━━━ RECORD EXTRACTS

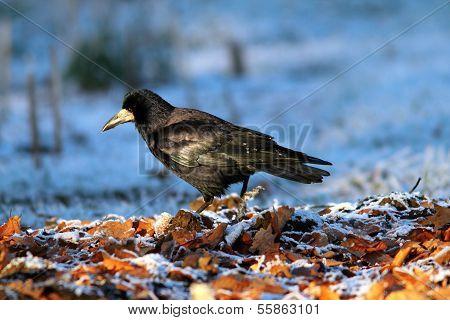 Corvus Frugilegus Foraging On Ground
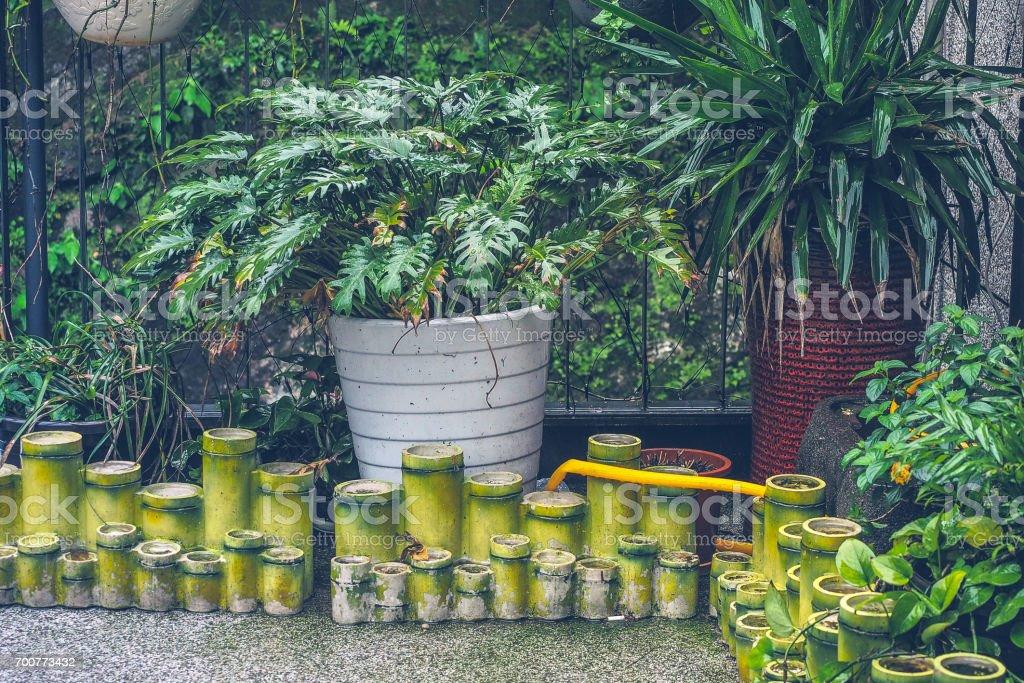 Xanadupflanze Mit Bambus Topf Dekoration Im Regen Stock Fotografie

━━━━━━
━━━ RECORD EXTRACTS

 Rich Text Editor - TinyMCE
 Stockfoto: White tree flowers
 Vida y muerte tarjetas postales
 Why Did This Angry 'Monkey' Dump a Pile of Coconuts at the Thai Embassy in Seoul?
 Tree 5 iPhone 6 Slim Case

━━━━━━
━━━ RECORD EXTRACTS

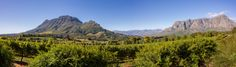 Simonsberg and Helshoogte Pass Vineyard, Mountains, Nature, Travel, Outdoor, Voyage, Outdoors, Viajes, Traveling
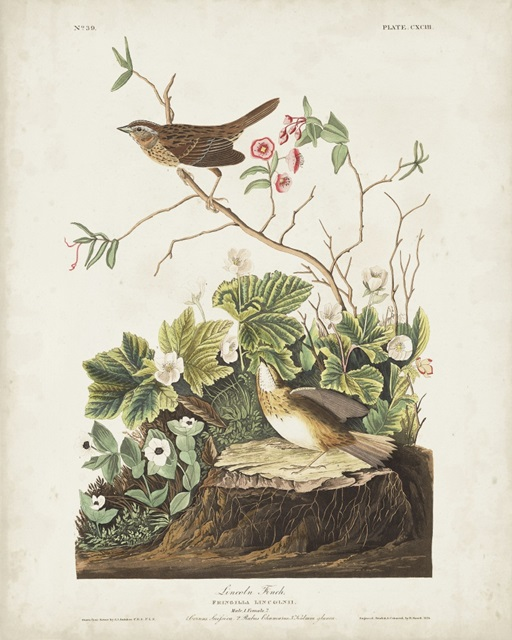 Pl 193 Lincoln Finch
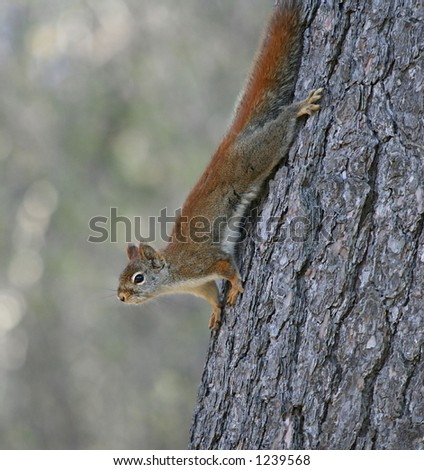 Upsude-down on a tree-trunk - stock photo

━━━━━━

TASK ITEM:
The answer is the lines above from the one with "Corvus Frugilegus Foraging On Ground" to the one with "Xanadupflanze Mit Bambus", set down exactly, with no pictures.

RESPONSE TO THIS TASK:
 Corvus Frugilegus Foraging On Ground
 Xanadupflanze Mit Bambus Topf Dekoration Im Regen Stock Fotografie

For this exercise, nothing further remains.